Tuesday 4 January 2011

Windows? Check. Skype? Check. Quality? Oops…

Several cultures share variations of a proverb which reminds us that you cannot build a house on sand and have it endure the test of time — or even the next tide.

Skype learned that the hard way a couple of weeks ago. Like all peer-to-peer, or P2P, networks, Skype relies on (a varying subset of) its users' systems to handle routine network-housekeeping chores, including routing. Fine; that's the way many applications have done things for more than a decade. Skype have been living unusually close to the edge in two respects: they have an unusually large, widely-distributed number of simultaneous users relative to other P2P networks, and it implicitly trusts the reliability of its Windows-based application and the underlying Windows operating system when performing at any needed scale. This is what sent the waves crashing in upon the sand-borne house.

Microsoft Windows is, inarguably, a wildly successful software system; along with Microsoft's Office set of applications, it is the basis of Microsoft's billions of dollars a year in revenue and profit. But just because something is successful or because it's made by a major corporation doesn't necessarily mean it's well-designed or -built. (See, for example, the Ford Pinto.)

> **Complete the following**
#1 For each statement, tell whether it agrees with the post on Skype and Windows, answering yes or no and quoting the deciding words. (a) Skype relies on its users' systems for tasks that include routing. (b) The proverb about building a house on sand belongs to a single culture. (c) Windows is described as a commercially unsuccessful product.
#2 Quote the part of the post on Skype and Windows that opens with the words containing "Windows? Check. Skype?" and closes with "the next tide.".

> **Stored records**
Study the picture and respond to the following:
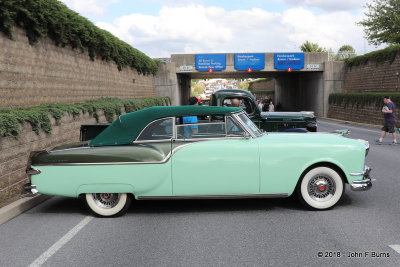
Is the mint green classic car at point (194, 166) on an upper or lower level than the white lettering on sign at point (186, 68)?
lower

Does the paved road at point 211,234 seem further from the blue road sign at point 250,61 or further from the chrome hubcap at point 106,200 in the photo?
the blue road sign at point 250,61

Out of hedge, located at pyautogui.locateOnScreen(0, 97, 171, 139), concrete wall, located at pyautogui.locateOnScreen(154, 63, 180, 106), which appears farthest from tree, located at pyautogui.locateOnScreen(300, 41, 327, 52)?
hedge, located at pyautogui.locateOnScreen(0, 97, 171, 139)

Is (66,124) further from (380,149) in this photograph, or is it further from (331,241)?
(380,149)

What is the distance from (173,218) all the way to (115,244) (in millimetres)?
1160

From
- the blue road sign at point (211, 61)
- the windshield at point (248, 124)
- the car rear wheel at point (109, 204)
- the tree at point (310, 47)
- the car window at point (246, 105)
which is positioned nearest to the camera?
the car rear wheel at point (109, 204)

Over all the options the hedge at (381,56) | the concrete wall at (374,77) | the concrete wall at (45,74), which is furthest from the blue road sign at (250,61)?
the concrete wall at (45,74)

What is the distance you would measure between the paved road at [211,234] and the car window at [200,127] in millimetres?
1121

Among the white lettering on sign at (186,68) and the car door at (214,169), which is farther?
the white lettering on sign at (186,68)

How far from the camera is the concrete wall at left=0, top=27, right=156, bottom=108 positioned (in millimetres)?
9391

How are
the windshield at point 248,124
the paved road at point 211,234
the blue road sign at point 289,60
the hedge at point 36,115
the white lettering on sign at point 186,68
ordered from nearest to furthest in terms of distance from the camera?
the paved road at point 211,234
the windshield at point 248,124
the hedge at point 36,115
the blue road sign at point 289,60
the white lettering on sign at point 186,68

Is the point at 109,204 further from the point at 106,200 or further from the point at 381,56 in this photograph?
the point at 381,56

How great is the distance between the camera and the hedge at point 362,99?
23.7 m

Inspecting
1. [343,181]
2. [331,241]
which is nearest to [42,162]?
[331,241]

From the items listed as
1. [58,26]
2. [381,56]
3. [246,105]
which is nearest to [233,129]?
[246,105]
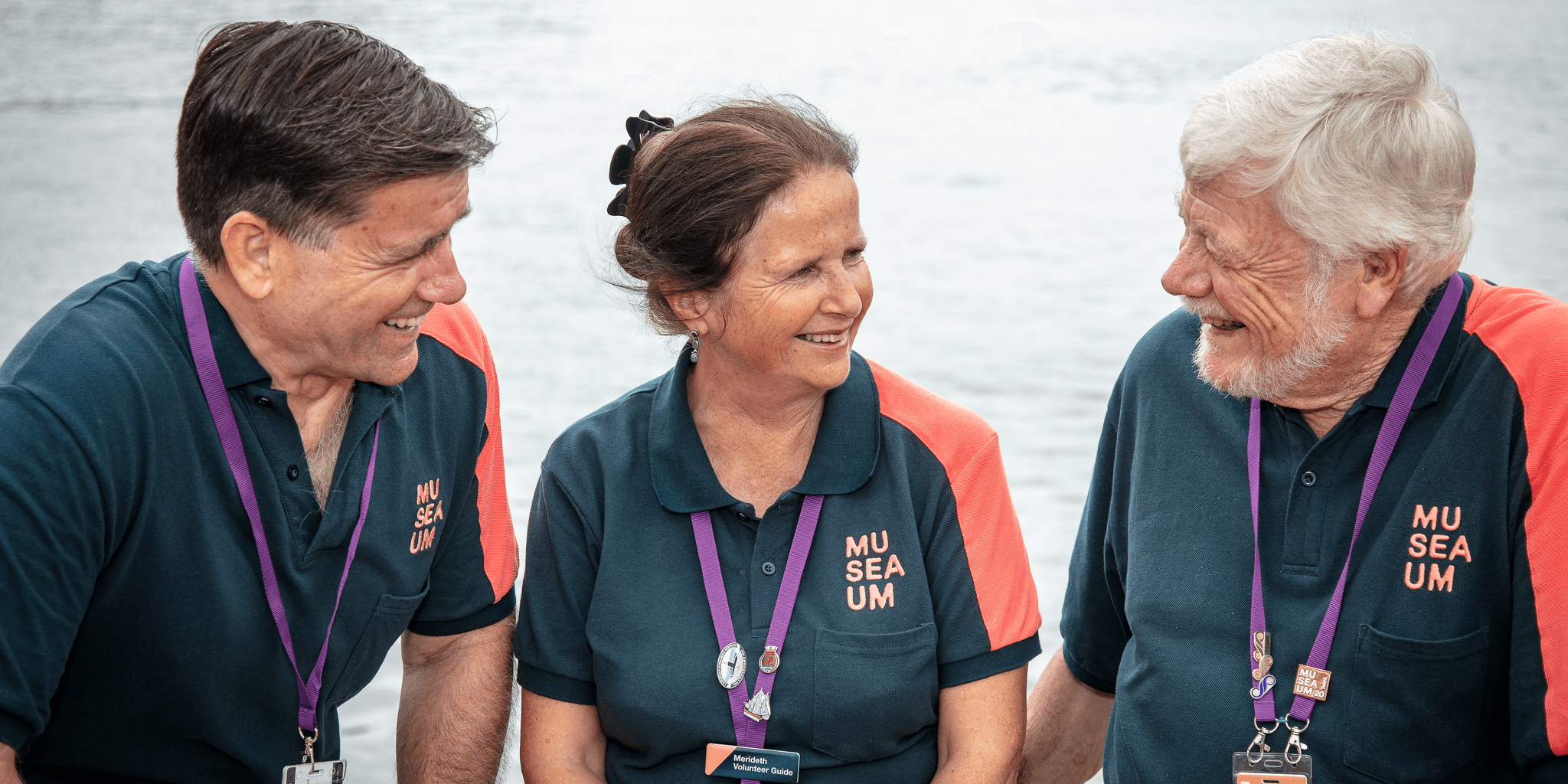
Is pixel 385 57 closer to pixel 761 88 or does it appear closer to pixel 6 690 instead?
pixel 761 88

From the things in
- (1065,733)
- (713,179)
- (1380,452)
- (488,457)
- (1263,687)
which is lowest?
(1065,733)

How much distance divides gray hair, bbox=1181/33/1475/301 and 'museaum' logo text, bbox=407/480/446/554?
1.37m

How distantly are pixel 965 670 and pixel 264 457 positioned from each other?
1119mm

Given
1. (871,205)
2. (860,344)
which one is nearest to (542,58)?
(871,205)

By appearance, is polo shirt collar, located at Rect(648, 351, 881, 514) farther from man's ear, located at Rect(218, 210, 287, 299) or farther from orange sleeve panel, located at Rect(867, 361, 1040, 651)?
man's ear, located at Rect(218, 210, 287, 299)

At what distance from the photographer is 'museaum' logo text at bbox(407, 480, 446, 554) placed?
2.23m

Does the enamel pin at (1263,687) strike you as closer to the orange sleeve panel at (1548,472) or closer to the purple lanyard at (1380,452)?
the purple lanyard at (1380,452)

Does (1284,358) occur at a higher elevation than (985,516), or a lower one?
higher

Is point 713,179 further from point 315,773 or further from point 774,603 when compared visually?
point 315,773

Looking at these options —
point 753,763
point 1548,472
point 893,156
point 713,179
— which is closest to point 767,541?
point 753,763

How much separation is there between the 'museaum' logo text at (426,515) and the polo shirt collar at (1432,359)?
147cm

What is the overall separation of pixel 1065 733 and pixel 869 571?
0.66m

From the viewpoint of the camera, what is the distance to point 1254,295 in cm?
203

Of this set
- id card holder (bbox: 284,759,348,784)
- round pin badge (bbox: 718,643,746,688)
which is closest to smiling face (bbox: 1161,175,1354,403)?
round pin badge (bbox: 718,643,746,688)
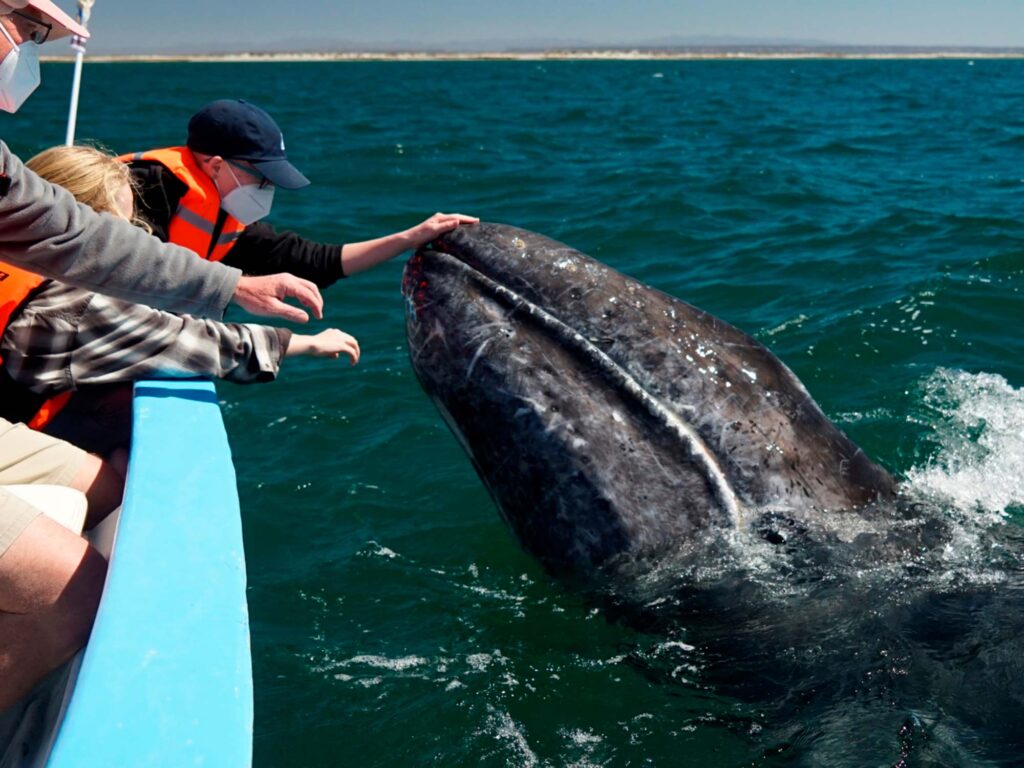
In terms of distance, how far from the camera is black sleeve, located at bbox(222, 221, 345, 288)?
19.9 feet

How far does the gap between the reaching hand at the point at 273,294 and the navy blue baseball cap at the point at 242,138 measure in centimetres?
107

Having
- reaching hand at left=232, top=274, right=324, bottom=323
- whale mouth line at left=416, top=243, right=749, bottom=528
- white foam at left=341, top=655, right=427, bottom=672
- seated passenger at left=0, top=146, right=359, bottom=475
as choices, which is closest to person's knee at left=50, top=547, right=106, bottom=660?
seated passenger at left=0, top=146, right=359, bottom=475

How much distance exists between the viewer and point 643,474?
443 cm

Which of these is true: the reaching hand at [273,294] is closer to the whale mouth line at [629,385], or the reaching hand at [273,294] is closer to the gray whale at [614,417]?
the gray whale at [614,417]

* * *

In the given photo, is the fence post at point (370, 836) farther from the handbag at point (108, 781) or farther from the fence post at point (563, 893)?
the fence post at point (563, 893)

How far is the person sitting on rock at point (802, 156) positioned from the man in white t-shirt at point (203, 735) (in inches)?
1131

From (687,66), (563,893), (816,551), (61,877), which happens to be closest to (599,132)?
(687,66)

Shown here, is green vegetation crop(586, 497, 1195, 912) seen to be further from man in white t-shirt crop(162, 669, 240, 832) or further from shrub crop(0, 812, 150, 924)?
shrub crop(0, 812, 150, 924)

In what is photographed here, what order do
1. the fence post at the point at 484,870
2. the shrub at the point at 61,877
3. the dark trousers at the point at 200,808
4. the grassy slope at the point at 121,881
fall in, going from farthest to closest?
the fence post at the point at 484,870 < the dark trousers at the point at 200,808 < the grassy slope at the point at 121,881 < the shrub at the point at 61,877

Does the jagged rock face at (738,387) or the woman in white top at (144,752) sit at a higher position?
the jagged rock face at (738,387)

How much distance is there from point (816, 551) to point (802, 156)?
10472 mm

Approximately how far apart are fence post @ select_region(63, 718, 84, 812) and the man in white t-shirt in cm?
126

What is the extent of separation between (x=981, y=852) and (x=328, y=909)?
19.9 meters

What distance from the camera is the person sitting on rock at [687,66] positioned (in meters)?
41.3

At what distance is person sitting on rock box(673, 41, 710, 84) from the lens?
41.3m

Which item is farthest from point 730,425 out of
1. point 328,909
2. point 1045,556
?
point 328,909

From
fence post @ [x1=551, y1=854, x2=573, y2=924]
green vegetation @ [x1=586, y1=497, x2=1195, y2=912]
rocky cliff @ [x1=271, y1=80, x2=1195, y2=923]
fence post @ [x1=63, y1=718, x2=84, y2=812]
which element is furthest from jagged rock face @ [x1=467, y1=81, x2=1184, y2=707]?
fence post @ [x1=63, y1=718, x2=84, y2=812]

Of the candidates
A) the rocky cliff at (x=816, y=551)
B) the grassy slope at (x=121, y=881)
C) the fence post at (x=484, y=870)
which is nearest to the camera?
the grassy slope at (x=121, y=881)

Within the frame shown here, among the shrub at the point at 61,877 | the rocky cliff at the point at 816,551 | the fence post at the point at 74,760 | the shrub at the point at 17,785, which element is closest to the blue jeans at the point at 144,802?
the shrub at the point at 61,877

> **Responses**
#1
(a) Yes: "Skype relies on (a varying subset of) its users' systems to handle routine network-housekeeping chores, including routing."
(b) No: "Several cultures share variations of a proverb"
(c) No: "Microsoft Windows is, inarguably, a wildly successful software system"

#2
Windows? Check. Skype? Check. Quality? Oops…

Several cultures share variations of a proverb which reminds us that you cannot build a house on sand and have it endure the test of time — or even the next tide.